Het houden van deze interviews was ook compleet nieuw voor mij. De begeleiding die ik hierin kreeg was prettig, maar toch had ik het gevoel ‘dat ik maar wat deed’. Als ik de interviews teruglees zie ik een verschil tussen het eerste interview en de laatste; hoe verder ik kwam, hoe meer ik doorhad wat vragen waren die ‘werkten’ en wanneer iets niet relevant was en ik het kon laten zitten. Een voorbeeld hiervan is dat ik in het eerste interview doorvraag of opmerkingen maak over irrelevante zaken over haar studie die ik in detail te horen kreeg. Dit was niet nodig geweest, ik had beter kunnen vragen of ze het bondiger kon vertellen. In verdere interviews vroeg ik directere vragen als: wat zou jíj willen van God? Wat heb je nodig van hem? En daar vroeg ik dan op door.

51

Mijn onderzoeksdoel was NSL vertellen wie de doelgroep is, wat deze studenten nodig hebben en hoe zij zelf goede begeleiding kunnen bieden. Dit doel is mijns inziens bereikt, ik ben benieuwd wat Azusa-Windesheim en NSL daarvan vinden. Het in kaart brengen van kenmerken en verlangens van de Leidse student kan ook kerken en andere christelijke organisaties helpen in het benaderen van studenten.
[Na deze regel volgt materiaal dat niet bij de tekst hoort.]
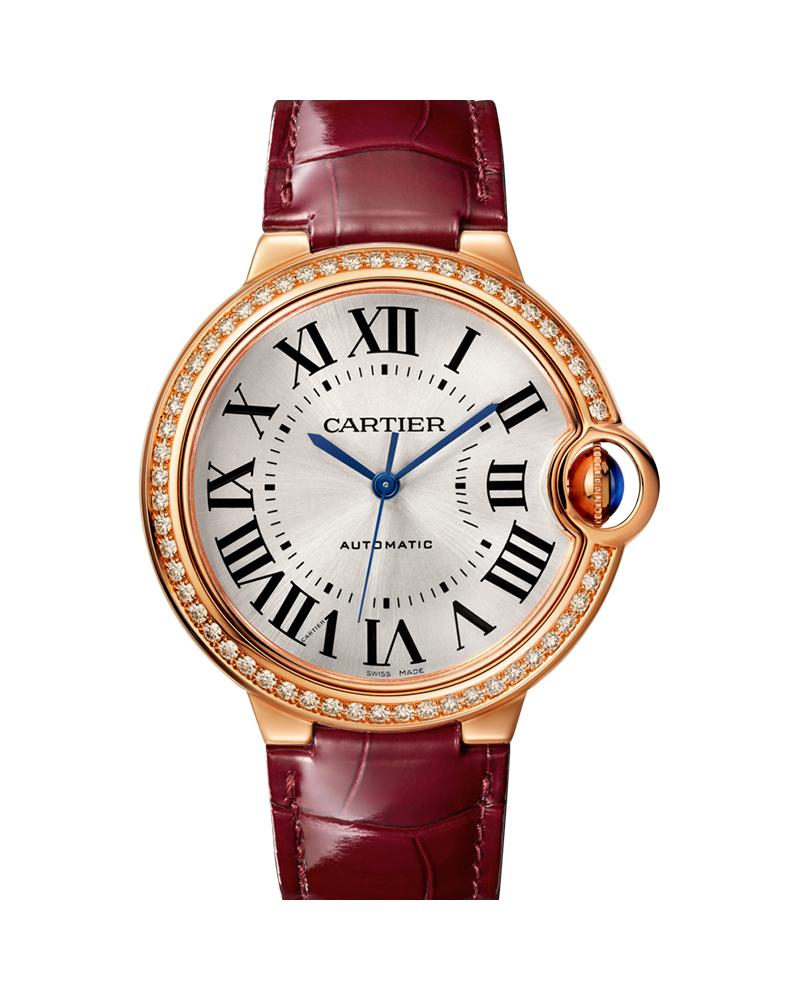 BALLON BLEU DE CARTIER, 36 MM, ROSE GOLD, LEATHER, DIAMONDS
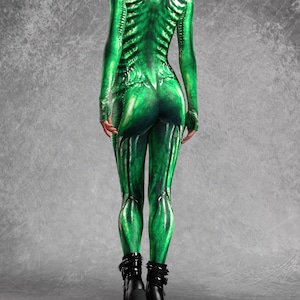 Exomorph Green Bodysuit: Futuristic Alien Costume - Festival Outfit - Etsy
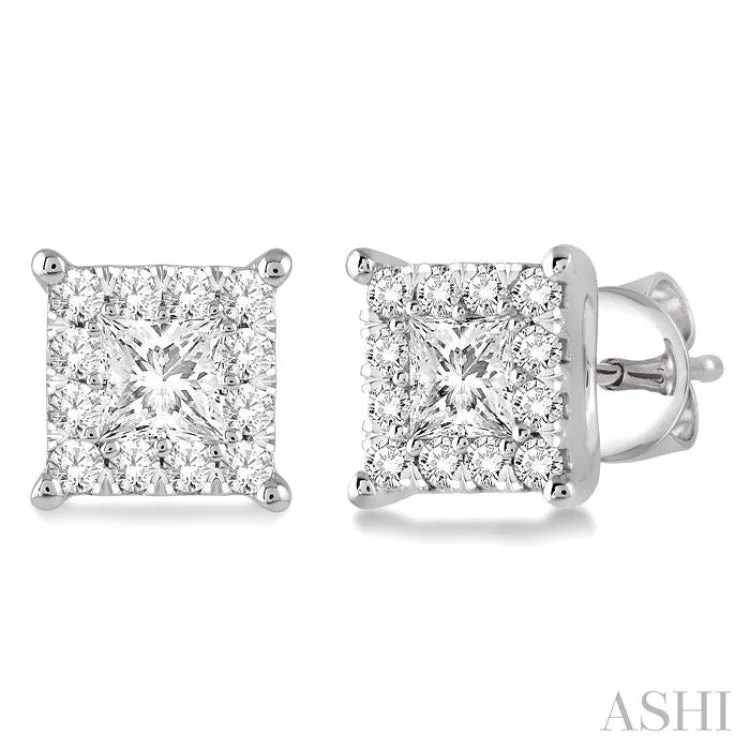 Women’s modern earrings-1 Ctw Lovebright Diamond Earrings in 14K White Gold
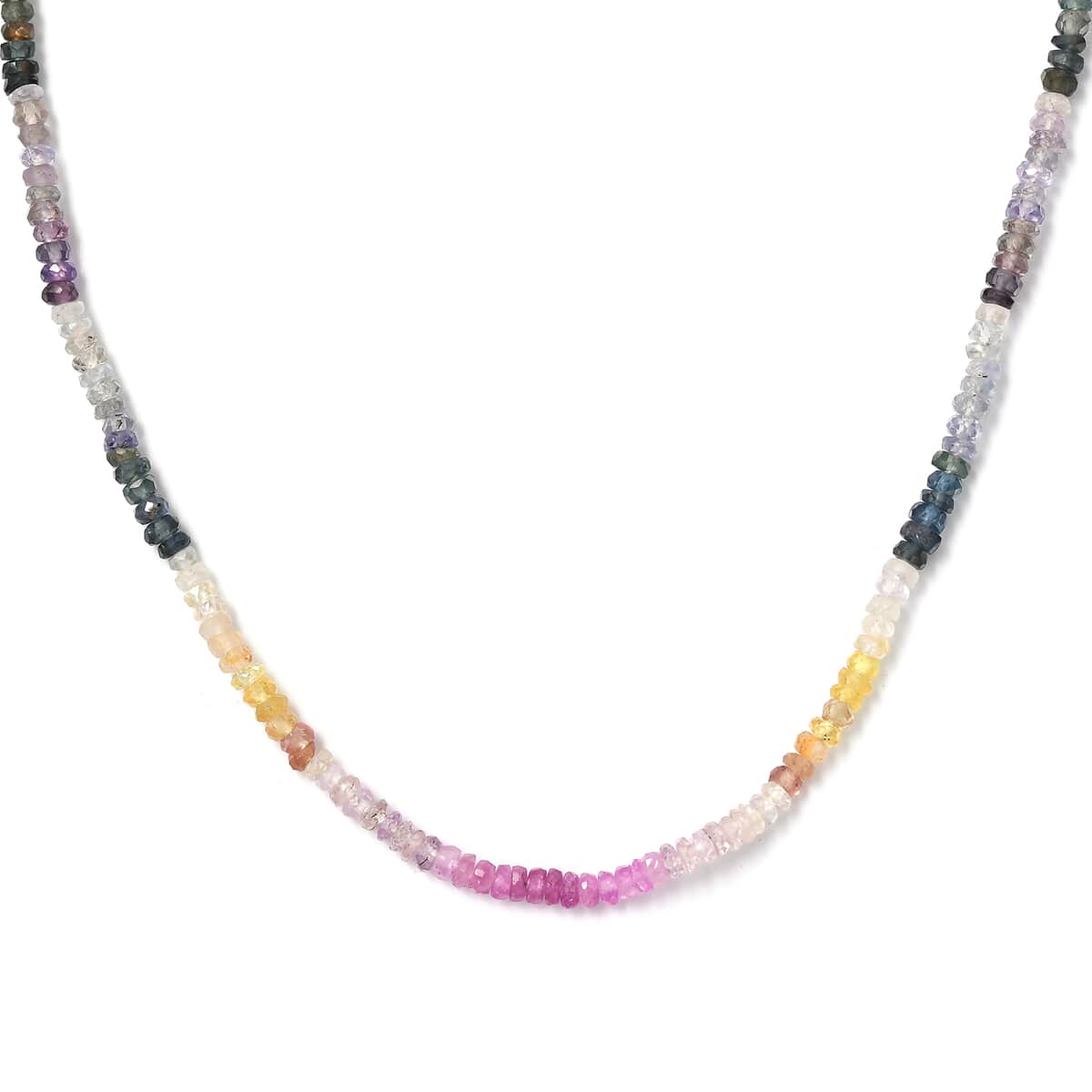 Multi Sapphire 40.00 ctw Necklace in Rhodium Over Sterling Silver 18 Inches image number 0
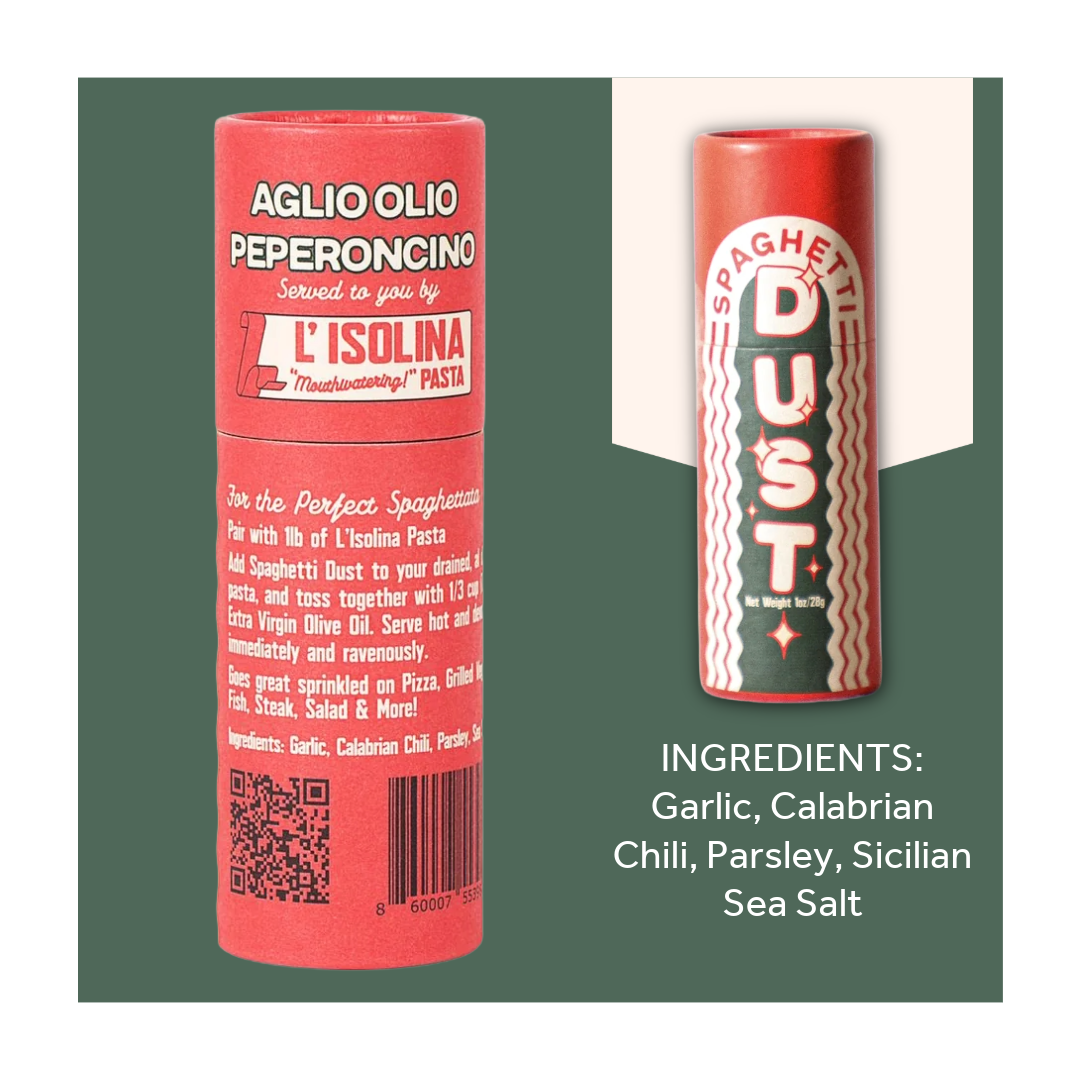 Spaghetti Dust ingredients on a green background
Persoonlijk wilde ik graag willen uitvinden hoe NSL organisatorisch kan verbeteren in haar plan voor zoekende en twijfelende studenten. Dit doel heb ik ook bereikt, hoewel het onderzoek meer inhoudelijk was dan organisatorisch. Ik ben uitgedaagd om niet te snel mijn mening op een situatie te plakken, maar goed te luisteren naar de betrokkenen en puur hun ideeën te gebruiken voor een advies. Ik vond het een leuk proces om mezelf een keer helemaal weg te cijferen. Dit heeft mij geholpen in mijn professionaliteit. Ook heeft het mij geholpen in mijn houding: ik heb vaak mijn mening klaar terwijl die misschien helemaal niet matcht met de persoon met wie ik spreek. Ik leer te echt te luisteren en dit mee te nemen. Dit vind ik erg waardevol, om als christen oprecht te luisteren.